Whether you are a sole trader or self-employed and employ others, the health and safety law must be followed.

This is a complex area and HMRC have produced employment status guidance.

The health and safety law applies if:

  • you are an employer
  • your work activity is specifically mentioned in the regulations, this includes work in construction, agriculture, railways or work with gas, asbestos or genetically modified organisms
  • your work activity poses a risk to the health and safety of anyone else

Do you create risk to others?

Creating a risk to others refers to a client, a co-worker or a member of the public being injured or harmed by your work activities.

As a sole trader, you will most likely know whether your daily work activities pose a risk to yourself or others and you will be the judge of it.

Take a look at the daily activities that you carry out as a self-employed sole trader and ask yourself if they may be a risk to the health and safety of others.

It’s also important to take a look at your work activities and how they may affect others. Does your working environment pose a threat? If you work in a garage for example, do people have access to certain hazardous tools or materials?

As a tradesperson, you are most likely working with powerful tool. These may cause a risk to others and could fall over, burn or crush others.

If yes, then your work activities most likely do pose a risk threat and therefore the health and safety law will apply to you.

Do you need a risk assessment if you are self-employed?
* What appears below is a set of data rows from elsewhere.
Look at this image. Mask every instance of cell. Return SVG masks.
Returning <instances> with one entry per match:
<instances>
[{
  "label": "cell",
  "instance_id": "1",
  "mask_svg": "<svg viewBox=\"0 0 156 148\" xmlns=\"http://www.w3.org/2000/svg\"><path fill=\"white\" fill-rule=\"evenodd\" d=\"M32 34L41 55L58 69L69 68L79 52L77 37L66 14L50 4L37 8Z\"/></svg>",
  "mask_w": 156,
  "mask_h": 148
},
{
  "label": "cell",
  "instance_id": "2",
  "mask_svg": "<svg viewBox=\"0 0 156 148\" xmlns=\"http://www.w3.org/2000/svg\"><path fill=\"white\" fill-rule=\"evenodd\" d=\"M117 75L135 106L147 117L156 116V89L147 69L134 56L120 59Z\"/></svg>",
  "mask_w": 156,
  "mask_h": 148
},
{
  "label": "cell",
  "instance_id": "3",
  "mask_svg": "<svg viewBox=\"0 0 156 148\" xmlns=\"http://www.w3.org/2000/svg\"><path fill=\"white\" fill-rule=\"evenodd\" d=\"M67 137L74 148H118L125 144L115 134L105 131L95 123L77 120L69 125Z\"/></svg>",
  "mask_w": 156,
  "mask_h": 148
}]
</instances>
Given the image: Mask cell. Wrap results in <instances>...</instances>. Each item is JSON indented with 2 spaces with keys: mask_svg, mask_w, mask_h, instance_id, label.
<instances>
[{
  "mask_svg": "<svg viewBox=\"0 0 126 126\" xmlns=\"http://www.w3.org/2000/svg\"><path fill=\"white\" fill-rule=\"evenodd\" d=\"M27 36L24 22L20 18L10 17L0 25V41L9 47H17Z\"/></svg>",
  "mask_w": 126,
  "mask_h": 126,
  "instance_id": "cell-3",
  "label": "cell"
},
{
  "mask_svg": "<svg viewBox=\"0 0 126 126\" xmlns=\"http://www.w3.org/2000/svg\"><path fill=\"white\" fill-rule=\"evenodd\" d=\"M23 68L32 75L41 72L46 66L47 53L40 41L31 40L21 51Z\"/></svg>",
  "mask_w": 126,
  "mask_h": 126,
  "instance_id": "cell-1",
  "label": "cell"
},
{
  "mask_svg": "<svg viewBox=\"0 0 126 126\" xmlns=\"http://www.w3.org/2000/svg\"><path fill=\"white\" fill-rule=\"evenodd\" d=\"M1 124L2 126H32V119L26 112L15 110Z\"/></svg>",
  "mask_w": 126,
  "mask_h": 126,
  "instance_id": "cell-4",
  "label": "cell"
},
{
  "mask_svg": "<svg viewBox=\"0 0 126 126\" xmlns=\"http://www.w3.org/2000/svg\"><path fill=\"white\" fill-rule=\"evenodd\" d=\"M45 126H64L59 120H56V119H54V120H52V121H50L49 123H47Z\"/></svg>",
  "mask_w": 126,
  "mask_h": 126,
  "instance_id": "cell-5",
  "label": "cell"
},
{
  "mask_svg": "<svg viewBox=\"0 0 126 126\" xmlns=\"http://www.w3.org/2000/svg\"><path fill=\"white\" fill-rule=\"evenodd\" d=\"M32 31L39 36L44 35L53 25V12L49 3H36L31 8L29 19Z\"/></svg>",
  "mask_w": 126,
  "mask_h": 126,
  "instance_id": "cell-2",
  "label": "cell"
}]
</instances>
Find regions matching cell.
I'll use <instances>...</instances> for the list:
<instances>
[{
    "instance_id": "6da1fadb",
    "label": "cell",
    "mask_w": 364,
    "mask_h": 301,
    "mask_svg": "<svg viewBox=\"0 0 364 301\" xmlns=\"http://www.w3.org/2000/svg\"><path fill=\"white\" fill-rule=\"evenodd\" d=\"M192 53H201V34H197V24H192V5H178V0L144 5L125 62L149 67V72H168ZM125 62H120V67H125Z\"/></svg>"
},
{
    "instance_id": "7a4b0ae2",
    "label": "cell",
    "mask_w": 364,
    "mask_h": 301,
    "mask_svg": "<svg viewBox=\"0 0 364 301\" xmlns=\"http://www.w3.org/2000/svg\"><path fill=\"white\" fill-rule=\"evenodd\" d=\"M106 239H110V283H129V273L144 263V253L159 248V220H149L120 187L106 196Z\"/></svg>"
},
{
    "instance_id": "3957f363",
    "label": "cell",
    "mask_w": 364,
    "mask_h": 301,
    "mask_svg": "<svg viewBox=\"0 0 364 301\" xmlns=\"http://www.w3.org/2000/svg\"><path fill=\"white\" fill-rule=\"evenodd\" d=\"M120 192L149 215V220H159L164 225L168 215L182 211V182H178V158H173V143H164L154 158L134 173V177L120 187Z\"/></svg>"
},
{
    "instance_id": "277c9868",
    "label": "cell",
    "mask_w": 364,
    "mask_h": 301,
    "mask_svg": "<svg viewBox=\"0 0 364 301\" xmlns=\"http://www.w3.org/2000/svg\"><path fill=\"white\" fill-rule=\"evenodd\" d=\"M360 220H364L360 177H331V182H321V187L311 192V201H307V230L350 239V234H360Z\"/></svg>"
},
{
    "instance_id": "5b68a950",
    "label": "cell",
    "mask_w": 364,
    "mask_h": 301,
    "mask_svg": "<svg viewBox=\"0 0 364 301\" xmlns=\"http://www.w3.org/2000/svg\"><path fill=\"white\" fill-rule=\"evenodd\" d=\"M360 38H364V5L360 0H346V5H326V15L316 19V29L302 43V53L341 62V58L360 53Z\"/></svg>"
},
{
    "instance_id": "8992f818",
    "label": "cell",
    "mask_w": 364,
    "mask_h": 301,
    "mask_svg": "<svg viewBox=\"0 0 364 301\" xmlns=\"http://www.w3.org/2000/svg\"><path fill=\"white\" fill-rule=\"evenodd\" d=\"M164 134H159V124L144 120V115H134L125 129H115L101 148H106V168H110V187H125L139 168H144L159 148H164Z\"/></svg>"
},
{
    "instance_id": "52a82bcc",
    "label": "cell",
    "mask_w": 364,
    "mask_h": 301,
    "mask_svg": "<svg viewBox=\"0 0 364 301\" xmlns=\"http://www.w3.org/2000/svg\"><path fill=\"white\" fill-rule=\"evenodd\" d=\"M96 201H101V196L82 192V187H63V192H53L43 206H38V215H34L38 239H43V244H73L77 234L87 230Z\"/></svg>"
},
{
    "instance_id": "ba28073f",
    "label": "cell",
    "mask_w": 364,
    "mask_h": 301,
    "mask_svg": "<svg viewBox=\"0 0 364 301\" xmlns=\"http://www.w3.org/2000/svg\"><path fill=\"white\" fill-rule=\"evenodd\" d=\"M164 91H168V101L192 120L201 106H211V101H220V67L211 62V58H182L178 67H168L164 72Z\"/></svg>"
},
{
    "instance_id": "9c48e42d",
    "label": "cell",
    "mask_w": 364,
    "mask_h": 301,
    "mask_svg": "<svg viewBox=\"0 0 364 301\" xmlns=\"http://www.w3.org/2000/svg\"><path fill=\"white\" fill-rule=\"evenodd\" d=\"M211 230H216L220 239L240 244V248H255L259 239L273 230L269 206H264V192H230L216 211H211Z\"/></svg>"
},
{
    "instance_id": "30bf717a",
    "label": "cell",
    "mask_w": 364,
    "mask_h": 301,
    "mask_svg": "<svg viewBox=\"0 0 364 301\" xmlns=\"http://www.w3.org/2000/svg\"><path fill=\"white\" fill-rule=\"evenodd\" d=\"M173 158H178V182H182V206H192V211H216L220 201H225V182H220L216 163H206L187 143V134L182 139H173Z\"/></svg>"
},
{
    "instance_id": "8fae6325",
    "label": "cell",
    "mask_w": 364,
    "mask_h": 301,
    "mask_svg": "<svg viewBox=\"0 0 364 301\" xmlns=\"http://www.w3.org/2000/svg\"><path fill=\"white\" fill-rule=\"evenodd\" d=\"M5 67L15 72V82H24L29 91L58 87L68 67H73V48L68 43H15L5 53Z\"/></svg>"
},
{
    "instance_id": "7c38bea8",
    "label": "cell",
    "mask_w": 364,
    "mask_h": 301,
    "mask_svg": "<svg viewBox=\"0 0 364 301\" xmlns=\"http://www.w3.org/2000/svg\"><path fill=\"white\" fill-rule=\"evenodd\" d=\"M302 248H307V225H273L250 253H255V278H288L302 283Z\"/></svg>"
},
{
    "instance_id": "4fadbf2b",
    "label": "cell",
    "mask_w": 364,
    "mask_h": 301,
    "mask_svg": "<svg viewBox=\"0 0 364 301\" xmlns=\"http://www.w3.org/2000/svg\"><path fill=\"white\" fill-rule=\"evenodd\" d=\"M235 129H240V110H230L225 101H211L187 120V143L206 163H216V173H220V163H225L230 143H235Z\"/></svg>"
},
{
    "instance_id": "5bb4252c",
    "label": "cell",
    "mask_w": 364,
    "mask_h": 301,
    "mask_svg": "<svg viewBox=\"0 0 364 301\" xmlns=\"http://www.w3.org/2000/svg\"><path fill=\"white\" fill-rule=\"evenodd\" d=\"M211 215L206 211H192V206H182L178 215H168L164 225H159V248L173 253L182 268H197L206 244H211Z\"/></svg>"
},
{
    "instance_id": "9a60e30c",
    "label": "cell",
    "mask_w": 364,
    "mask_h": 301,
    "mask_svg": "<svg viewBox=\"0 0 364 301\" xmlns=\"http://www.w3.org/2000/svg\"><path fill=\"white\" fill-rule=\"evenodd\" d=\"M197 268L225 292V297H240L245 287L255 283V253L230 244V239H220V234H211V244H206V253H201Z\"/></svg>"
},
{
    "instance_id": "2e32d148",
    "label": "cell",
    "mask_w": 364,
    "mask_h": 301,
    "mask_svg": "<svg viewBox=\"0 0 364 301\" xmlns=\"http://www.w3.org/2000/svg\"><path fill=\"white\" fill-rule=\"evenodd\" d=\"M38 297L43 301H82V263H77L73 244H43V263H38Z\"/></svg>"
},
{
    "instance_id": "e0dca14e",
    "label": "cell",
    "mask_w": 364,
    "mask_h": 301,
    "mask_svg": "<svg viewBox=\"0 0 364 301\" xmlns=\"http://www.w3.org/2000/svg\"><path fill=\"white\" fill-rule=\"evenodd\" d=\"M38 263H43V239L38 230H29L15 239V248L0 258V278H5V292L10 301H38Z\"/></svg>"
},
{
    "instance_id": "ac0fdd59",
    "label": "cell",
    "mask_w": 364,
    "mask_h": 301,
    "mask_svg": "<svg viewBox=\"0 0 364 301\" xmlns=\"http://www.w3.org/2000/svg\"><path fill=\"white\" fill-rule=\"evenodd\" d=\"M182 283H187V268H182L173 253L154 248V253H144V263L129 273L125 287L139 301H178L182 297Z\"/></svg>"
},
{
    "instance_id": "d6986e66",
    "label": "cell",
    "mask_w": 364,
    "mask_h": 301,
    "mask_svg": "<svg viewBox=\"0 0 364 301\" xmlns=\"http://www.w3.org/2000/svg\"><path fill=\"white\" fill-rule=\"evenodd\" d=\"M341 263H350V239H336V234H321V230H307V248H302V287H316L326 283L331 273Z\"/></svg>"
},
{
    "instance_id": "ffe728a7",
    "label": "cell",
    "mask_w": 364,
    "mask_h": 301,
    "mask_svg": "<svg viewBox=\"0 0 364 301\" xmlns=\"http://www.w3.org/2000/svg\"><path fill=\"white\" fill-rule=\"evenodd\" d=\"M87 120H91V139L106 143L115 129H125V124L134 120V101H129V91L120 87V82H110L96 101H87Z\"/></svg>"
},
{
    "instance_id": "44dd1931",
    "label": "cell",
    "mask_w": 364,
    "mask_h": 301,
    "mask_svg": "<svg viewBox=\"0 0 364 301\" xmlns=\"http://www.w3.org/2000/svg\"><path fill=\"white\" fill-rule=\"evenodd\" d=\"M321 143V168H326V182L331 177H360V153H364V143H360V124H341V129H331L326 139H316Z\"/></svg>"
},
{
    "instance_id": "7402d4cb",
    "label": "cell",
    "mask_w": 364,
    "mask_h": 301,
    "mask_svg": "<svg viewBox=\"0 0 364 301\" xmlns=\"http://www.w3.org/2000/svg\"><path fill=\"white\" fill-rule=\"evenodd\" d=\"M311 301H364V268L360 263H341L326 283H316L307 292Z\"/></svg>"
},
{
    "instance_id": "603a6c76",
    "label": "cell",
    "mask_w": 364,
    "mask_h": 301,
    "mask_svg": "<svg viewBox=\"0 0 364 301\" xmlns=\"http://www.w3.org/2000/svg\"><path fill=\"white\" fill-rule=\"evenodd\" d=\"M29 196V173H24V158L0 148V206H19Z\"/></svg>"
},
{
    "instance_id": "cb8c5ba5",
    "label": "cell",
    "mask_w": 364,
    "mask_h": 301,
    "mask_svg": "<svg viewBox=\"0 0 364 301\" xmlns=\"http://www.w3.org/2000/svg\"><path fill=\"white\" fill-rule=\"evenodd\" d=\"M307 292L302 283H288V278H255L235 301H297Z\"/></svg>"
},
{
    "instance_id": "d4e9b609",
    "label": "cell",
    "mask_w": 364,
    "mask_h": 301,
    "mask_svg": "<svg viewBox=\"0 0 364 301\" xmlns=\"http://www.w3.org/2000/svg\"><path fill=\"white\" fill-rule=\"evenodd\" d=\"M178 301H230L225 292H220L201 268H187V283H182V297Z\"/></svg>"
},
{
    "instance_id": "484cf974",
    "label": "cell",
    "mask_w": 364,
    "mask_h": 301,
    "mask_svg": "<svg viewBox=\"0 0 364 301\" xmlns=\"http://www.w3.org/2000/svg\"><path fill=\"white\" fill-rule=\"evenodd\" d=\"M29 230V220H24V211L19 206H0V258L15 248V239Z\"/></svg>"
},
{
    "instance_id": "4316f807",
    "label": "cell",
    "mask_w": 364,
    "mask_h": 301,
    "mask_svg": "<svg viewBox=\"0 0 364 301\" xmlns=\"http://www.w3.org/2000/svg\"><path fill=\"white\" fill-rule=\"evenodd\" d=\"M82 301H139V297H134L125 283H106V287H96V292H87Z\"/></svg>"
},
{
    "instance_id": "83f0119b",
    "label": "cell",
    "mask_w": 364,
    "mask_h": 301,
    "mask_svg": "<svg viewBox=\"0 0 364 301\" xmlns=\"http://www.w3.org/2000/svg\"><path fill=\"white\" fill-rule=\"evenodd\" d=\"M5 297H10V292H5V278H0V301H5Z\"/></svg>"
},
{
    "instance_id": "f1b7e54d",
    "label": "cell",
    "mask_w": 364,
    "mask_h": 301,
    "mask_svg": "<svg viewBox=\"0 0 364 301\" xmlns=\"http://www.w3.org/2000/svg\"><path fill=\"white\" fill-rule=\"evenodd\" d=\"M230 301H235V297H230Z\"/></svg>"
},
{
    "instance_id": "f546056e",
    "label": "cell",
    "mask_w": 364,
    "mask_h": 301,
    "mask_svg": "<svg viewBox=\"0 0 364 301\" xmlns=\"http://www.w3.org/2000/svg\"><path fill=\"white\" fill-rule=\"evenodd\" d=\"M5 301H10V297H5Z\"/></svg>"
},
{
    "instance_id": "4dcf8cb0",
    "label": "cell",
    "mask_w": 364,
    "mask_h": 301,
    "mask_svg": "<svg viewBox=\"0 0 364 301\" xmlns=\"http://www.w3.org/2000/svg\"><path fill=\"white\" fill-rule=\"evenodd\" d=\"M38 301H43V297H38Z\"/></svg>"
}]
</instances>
Since October 2015, the law states that if your work does not pose a risk to others, then the health and safety law doesn’t apply to you. This means that you must be absolutely clear that your work has no potential threats or hazards attached to it.

Do sole-traders and small businesses need a health and safety policy?

Although not mandatory for businesses with under 5 employees, a health and safety policy sets out the risk associated with your work and how to deal with them. Its purpose is to detail all areas of the potential risk and make your employees, yourself and the public aware of any potential hazards. For example, if you or your staff work with ladders, it may be part of your policy that all staff should be qualified and have a good knowledge of working from height.

What about health and safety schemes such as CHAS or SSIP?

For any small business or sole trader, being members of these schemes proves to clients that you have a secure knowledge of your work and the risks it may cause. It will really help your grow your business, in instances when you may want to work with government departments or other large enterprises.